Entries —
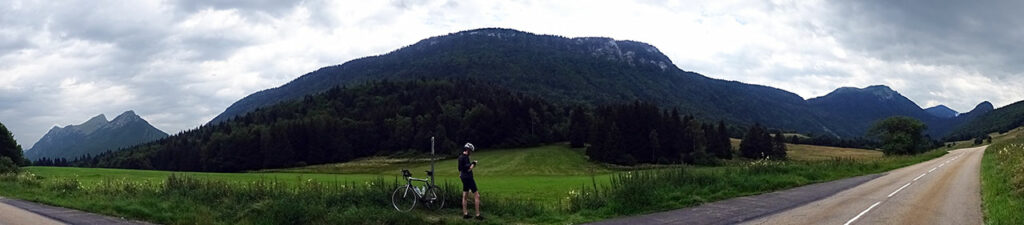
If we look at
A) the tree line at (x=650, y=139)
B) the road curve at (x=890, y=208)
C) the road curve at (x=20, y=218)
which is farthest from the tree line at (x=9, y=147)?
the road curve at (x=890, y=208)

The problem —
Transcribe the text of every row above word for word, leaving out the pictures.

Correct output —
If we look at
A) the tree line at (x=650, y=139)
B) the road curve at (x=890, y=208)
C) the road curve at (x=20, y=218)
which is farthest from the tree line at (x=9, y=147)?
the road curve at (x=890, y=208)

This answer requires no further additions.